§ **Required actions**
(a) Name every place that the text on Nairobi War Cemetery gives as an objective of the Second World War operations based in Nairobi.
(b) Resume the text on Nairobi War Cemetery, writing on from its last sentence.

§ **Extracted text**
+-------+

NAIROBI WAR CEMETERY
- Country Kenya
- Total identified casualties 1942 Find these casualties
- Casualties from Second World War
- GPS Coordinates Latitude: -1.30902, Longitude: 36.74788
"Please be aware that the site is currently closed, due to COVID 19.
Please note that there have been reported attacks in the vicinity of the cemetery therefore all visitors are strongly advised to take care and not carry any valuables when visiting the site. Visitors are strongly advised not to walk along the 1km access track to the cemetery from the main road but should travel to the cemetery entrance by vehicle only.
We recommend not approaching or feeding the wild monkeys in the Cemetery."
The War Cemetery is on the south-western outskirts of Nairobi, about 10 kilometres west of the city centre on Ngong Road, which is the main road to the Government Forest Reserve. The cemetery is adjacent to Nairobi race course and is included within the Ngong Forest Reserve. It is reached by way of a long driveway off Ngong Road, the turning being indicated by a CWGC direction sign.
Nairobi War Cemetery is open every day between 06:00 and 18:00. Wheelchair access to this site is possible, but may be via an alternative entrance. For further information regarding wheelchair access, please contact our Enquiries Section on telephone number 01628 507200.
Kindly note that there have been reported attacks in the vicinity of the cemetery therefore all visitors are strongly advised to take care and not carry any valuables when visiting the site. Visitors are strongly advised not to walk along the 1km access track to the cemetery from the main road but should travel to the cemetery entrance by vehicle only. Visitors are also advised that a troop of wild monkeys often frequent the access road and the cemetery. Visitors should not approach or feed the monkeys as they can bite and scratch if frightened.
NOTE: Whilst the current climate of political instability in Somalia persists, the 174 identified casualties buried in Mogadishu African War Cemetery and the surrounding area are now alternatively commemorated by special memorial headstones arranged alphabetically in a separate plot within Nairobi War Cemetery. If planning a visit, please contact the Commission for further details.
During the Second World War, Nairobi was the headquarters of the East African Force and the base for the conquest of Jubaland and Italian Somaliland, the liberation of British Somaliland and the sweep north-westwards to open Addis Ababa for the return of the Emperor. It was also a hospital centre; No.87 British General Hospital arrived in June 1943 and was still there in December 1945, while No.150 British General Hospital was there for a period in 1943.

+-------+

(Stored data)

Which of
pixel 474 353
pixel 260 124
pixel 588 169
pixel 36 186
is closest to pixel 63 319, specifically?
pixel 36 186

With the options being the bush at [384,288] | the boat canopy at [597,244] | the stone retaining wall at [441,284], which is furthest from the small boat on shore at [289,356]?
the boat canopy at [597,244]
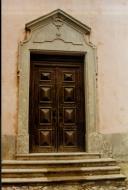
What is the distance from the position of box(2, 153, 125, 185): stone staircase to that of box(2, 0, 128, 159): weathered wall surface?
0.77m

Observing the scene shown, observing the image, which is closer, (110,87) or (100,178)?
(100,178)

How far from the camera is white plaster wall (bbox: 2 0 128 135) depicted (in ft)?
24.1

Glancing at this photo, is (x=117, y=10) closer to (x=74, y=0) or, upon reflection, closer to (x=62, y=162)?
(x=74, y=0)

+-------+

§ **Responses by task**
(a) Jubaland, Italian Somaliland, British Somaliland, Addis Ababa

(b)
The war cemetery was opened in 1941 by the military authorities. Besides the original burials, numerous graves were transferred to this cemetery from African civil cemeteries and temporary army burial grounds at Garissa, Gelib, Kinangop, Marsabit, Mega and other inaccessible places, so that it is now the largest war cemetery in East Africa.
NAIROBI WAR CEMETERY now contains 1,952 Commonwealth burials of the Second World War, 11 of which are unidentified. There are also 76 non-war burials and one French grave. It was designed by G. Vey.
Within the cemetery is the EAST AFRICAL MEMORIAL, which commemorates men of the land forces who lost their lives in the advance from the south into Italian Somaliland and Ethiopia and during the occupation of those territories, and who have no known grave. Along with them are honoured those who died during the operations in Madagascar in 1942 and who have no known grave. Besides those who died in these campaigns, many men who were lost in the sinking of the troopship 'Khedive Ismail' en route to Ceylon on 12 February 1944 are commemorated here; they include a great part of the 301st Field Regiment, East African Artillery.
The cemetery also contains the NAIROBI MEMORIAL which commemorates 477 men of the United Kingdom, South African, and East African Forces who died in the non-operational zones of Kenya whilst in training, or on lines of communication or garrison duty, and whose graves could not be located or are so situated as to be unmaintainable.